**Provided data**

···

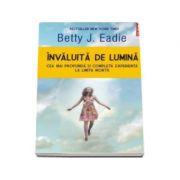 Invaluita de lumina. Cea mai profunda si completa experienta la limita mortii - Betty J Eadie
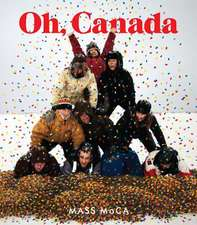 Oh, Canada – Contemporary Art from North North America
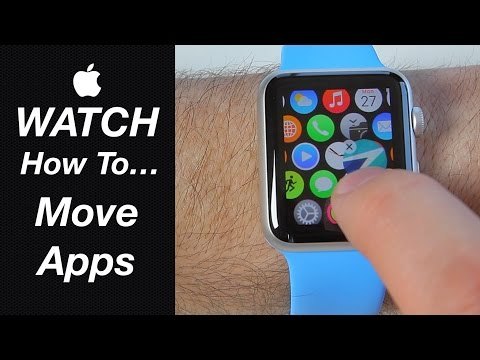 Apple Watch Guide - How To Move the App Icons
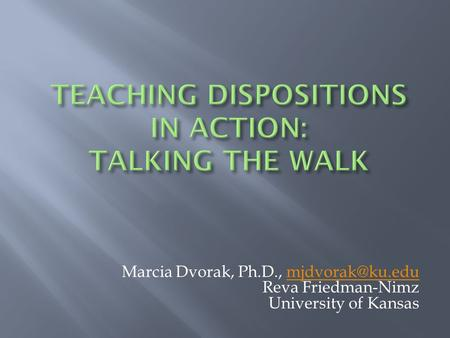 Marcia Dvorak, Ph.D., Reva Friedman-Nimz University of Kansas.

···

Please write out all of the data verbatim, with no pictures in the copy.

**Answer space**
 Invaluita de lumina. Cea mai profunda si completa experienta la limita mortii - Betty J Eadie
 Oh, Canada – Contemporary Art from North North America
 Apple Watch Guide - How To Move the App Icons
 Marcia Dvorak, Ph.D., Reva Friedman-Nimz University of Kansas.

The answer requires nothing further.